Ha denunciato il racket delle estorsioni e fatto condannare i suoi taglieggiatori: la scorsa notte, Giovanni Ceraulo, titolare della catena di negozi di abbigliamento di Palermo ”Primavisione”, è tornato a vivere la paura delle intimidazioni. Le vetrine di due punti vendita – quello di via Bandiera, nel centro storico della città e quello di corso Finocchiaro Aprile, a pochi passi dal tribunale – sono state danneggiate a colpi di mazze di ferro.

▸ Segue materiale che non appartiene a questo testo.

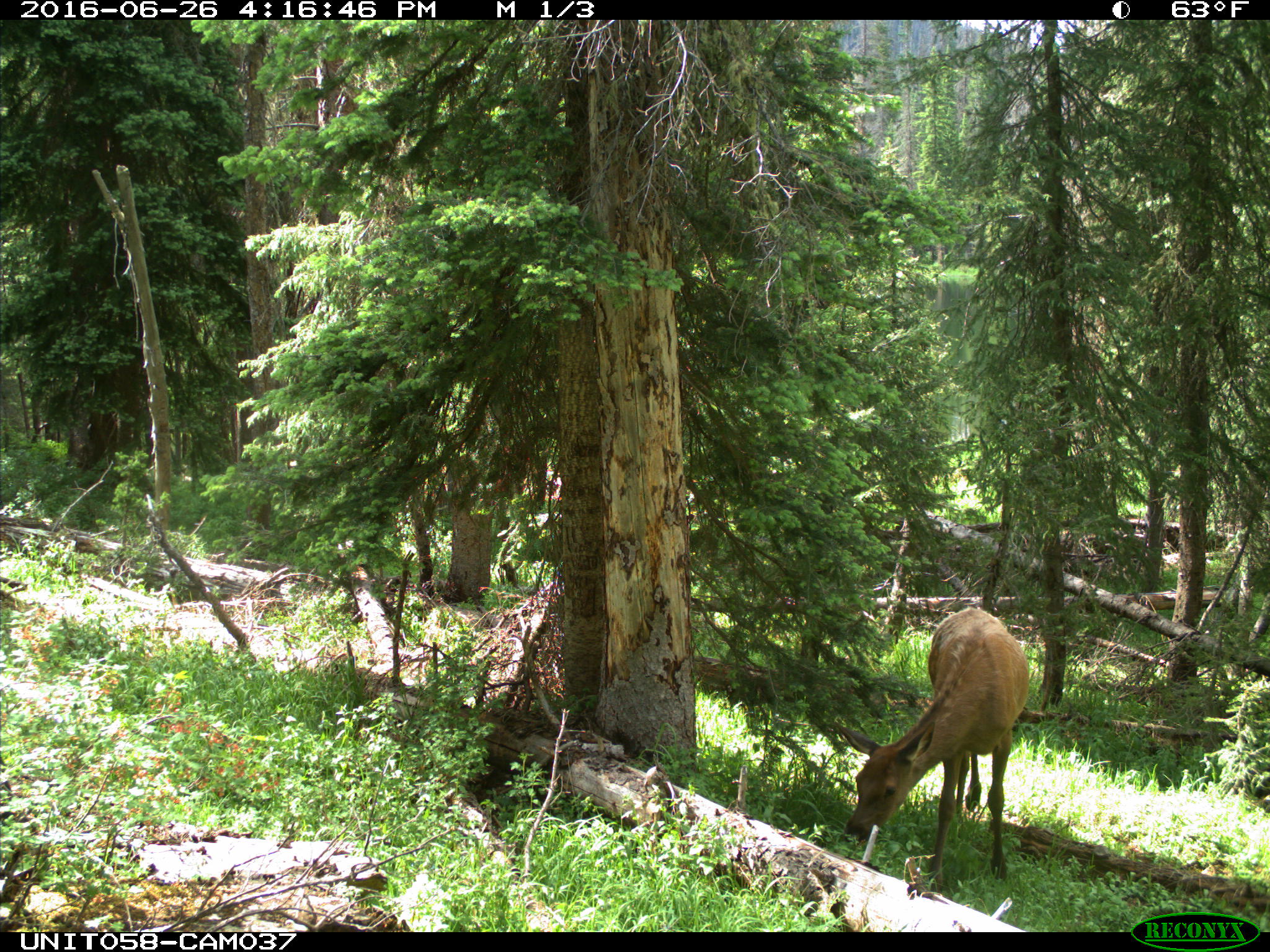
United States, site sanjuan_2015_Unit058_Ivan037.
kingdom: Animalia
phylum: Chordata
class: Mammalia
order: Artiodactyla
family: Cervidae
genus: Cervus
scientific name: Cervus elaphus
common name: red deer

Un avvertimento grave per un commerciante noto in città che da mesi vive sotto la protezione delle forze dell’ordine. Grazie alla coraggiosa denuncia di
Ceraulo vennero condannati a pesanti pene – fino a 10 anni di carcere – quattro
esponenti mafiosi: Francesco Russo, detto Diabolik, Michele Siragusa, Giovanni
Battista Marino e il pentito Maurizio Spataro. Assolto, invece, Domenico Marino che Ceraulo aveva anche accusato. In aula, davanti ai giudici, il commerciante
che, in una prima fase delle indagini sulle intimidazioni subite non aveva ammesso di pagare il pizzo ed era finito sotto inchiesta, ha ricostruito anni
di soprusi: ”Ho subito diversi danneggiamenti. – ha raccontato -. Vetri rotti,
macchine distrutte, colla Attack nei lucchetti. Poi ho detto basta”.